A population-based cost-effectiveness study of early genetic testing in severe epilepsies of infancy

Abstract

Objective: The severe epilepsies of infancy (SEI) are a devastating group of disorders that pose a major care and economic burden on society; early diagnosis is critical for optimal management. This study sought to determine the incidence and etiologies of SEI, and model the yield and cost-effectiveness of early genetic testing.

Methods: A population-based study was undertaken of the incidence, etiologies, and cost-effectiveness of a whole exome sequencing-based gene panel (targeted WES) in infants with SEI born during 2011-2013, identified through electroencephalography (EEG) and neonatal databases. SEI was defined as seizure onset before age 18 months, frequent seizures, epileptiform EEG, and failure of ≥2 antiepileptic drugs. Medical records, investigations, MRIs, and EEGs were analyzed, and genetic testing was performed if no etiology was identified. Economic modeling was performed to determine yield and cost-effectiveness of investigation of infants with unknown etiology at epilepsy onset, incorporating targeted WES at different stages of the diagnostic pathway.

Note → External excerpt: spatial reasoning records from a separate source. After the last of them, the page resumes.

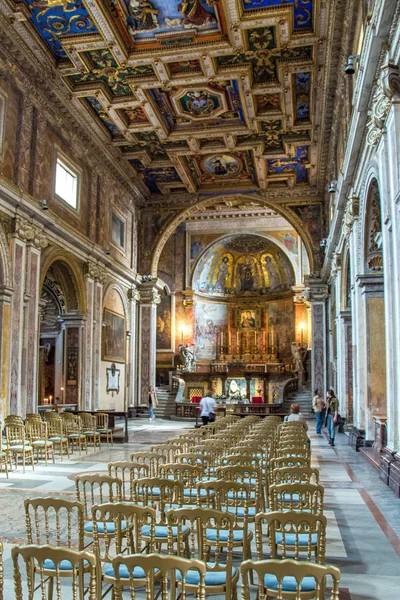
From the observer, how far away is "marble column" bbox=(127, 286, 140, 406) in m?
27.9

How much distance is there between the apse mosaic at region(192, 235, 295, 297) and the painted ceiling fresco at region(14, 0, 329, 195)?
33.7 feet

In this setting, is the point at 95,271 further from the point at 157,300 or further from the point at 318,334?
the point at 318,334

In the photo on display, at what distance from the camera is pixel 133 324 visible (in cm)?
2864

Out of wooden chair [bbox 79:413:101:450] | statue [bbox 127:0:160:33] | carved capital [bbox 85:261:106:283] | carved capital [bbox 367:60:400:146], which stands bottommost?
wooden chair [bbox 79:413:101:450]

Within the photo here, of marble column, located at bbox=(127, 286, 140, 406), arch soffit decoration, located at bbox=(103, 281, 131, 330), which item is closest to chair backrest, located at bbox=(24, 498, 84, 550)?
arch soffit decoration, located at bbox=(103, 281, 131, 330)

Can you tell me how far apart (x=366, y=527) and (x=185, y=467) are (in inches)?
116

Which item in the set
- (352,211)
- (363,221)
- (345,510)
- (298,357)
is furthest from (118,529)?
(298,357)

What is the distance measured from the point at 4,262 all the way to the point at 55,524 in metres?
9.87

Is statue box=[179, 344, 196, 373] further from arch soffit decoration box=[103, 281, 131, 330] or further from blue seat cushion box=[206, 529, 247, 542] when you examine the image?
blue seat cushion box=[206, 529, 247, 542]

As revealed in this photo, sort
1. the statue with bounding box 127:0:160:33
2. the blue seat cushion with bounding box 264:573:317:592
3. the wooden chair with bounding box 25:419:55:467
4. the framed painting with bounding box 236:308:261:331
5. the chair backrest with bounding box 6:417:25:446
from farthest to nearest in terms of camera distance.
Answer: the framed painting with bounding box 236:308:261:331
the statue with bounding box 127:0:160:33
the wooden chair with bounding box 25:419:55:467
the chair backrest with bounding box 6:417:25:446
the blue seat cushion with bounding box 264:573:317:592

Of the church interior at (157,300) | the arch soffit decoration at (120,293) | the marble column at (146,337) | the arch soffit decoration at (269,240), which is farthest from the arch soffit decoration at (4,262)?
the arch soffit decoration at (269,240)

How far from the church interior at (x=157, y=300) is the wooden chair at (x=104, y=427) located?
6.9 inches

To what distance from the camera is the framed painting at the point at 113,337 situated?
24.3 metres

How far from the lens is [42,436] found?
1385 cm
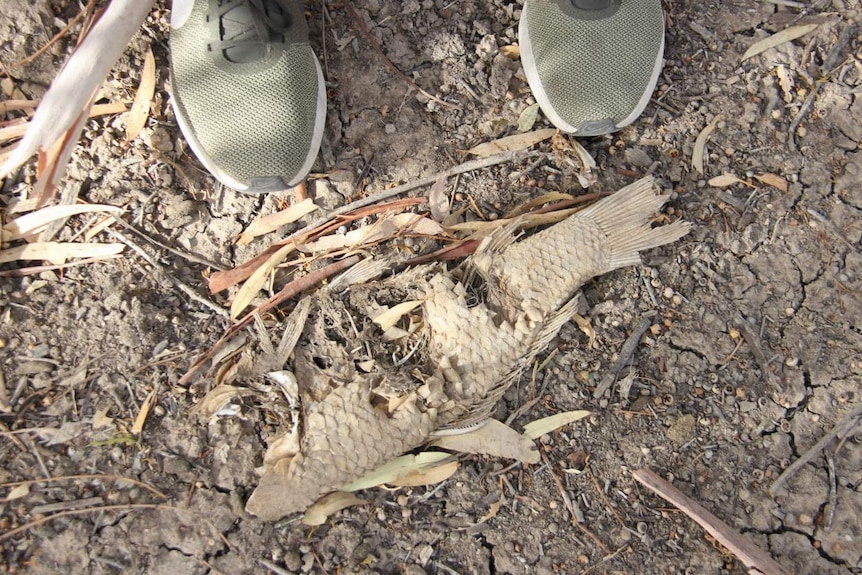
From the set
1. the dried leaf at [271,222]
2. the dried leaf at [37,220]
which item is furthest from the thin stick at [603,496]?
the dried leaf at [37,220]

Results: Of 114 infants with SEI (incidence = 54/100 000 live births/y), the etiology was determined in 76 (67%): acquired brain injuries (n = 14), focal cortical dysplasias (n = 14), other brain malformations (n = 17), channelopathies (n = 11), chromosomal (n = 9), metabolic (n = 6), and other genetic (n = 5) disorders. Modeling showed that incorporating targeted WES increased diagnostic yield compared to investigation without targeted WES (48/86 vs 39/86). Early targeted WES had lower total cost ($677 081 U.S. dollars [USD] vs $738 136 USD) than late targeted WES. A pathway with early targeted WES and limited metabolic testing yielded 7 additional diagnoses compared to investigation without targeted WES (46/86 vs 39/86), with lower total cost ($455 597 USD vs $661 103 USD), lower cost per diagnosis ($9904 USD vs $16 951 USD), and a dominant cost-effectiveness ratio.

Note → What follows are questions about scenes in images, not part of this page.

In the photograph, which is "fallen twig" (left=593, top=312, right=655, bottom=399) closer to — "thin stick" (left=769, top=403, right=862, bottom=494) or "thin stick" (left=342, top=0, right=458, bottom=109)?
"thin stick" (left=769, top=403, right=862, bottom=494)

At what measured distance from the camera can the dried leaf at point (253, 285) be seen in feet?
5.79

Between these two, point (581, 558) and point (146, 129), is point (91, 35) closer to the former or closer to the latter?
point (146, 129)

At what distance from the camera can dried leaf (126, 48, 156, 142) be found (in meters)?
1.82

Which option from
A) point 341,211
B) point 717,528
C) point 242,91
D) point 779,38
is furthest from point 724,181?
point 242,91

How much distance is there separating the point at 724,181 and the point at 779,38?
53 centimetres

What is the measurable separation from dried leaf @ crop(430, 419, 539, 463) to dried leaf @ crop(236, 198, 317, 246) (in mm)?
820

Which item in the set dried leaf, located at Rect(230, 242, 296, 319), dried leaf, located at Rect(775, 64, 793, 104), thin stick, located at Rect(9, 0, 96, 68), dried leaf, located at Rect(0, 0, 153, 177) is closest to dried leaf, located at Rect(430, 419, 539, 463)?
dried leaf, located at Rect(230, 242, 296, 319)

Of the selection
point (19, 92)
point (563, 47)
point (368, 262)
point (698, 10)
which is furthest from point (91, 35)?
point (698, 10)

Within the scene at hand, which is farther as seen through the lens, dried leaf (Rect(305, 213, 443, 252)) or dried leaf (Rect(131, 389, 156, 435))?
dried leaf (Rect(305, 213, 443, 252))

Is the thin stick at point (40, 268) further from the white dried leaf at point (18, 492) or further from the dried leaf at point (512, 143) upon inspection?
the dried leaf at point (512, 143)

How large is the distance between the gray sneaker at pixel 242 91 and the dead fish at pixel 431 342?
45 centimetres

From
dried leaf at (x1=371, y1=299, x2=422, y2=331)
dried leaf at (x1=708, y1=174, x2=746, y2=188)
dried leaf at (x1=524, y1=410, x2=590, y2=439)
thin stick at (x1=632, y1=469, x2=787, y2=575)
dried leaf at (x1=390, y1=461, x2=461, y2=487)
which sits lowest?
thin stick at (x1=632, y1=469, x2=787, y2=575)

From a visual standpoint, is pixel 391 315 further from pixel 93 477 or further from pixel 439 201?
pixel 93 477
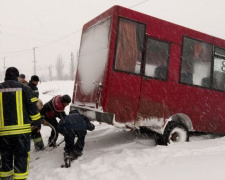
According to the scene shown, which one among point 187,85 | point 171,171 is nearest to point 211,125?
point 187,85

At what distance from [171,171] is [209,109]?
11.9 ft

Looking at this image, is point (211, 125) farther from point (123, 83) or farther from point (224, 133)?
point (123, 83)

Significance: Severe epilepsies occur in 1 in 2000 infants, with the etiology identified in two-thirds, most commonly malformative. Early use of targeted WES yields more diagnoses at lower cost. Early genetic diagnosis will enable timely administration of precision medicines, once developed, with the potential to improve long-term outcome.

Keywords: epilepsy; etiology; genomic; health economic; incidence; infancy.

Figure 1

Flow diagram showing the process of identifying infants with SEI from a) EEG reports and b) neonatal intensive care unit database entries

Figure 2. Yield of modelled diagnostic pathway a) without whole exome sequencing (Pathway 1) and b) with early whole exome sequencing (Pathway 5)

These models assumed that infants suspected clinically to have occult brain malformations did not undergo Tier 3 testing. CMA = chromosomal microarray, UMS= urine metabolic screen, WES = targeted WES

Figure 3. Economic evaluation one-way sensitivity analyses for Model A (base case analysis) comparing Pathways 2, 5 and 7 with Pathway 1

ICER = Incremental cost-effectiveness ratio *Yield of targeted-WES and MRI was increased or decreased by 4 diagnoses from that of the base case analysis. ^{^}Model B, infants continued through the diagnostic pathway until an etiology was identified only if seizures were ongoing. ’Dominates’ refers to an economic evaluation result where the intervention/pathway is cheaper and more effective (i.e. greater yield) than the comparison.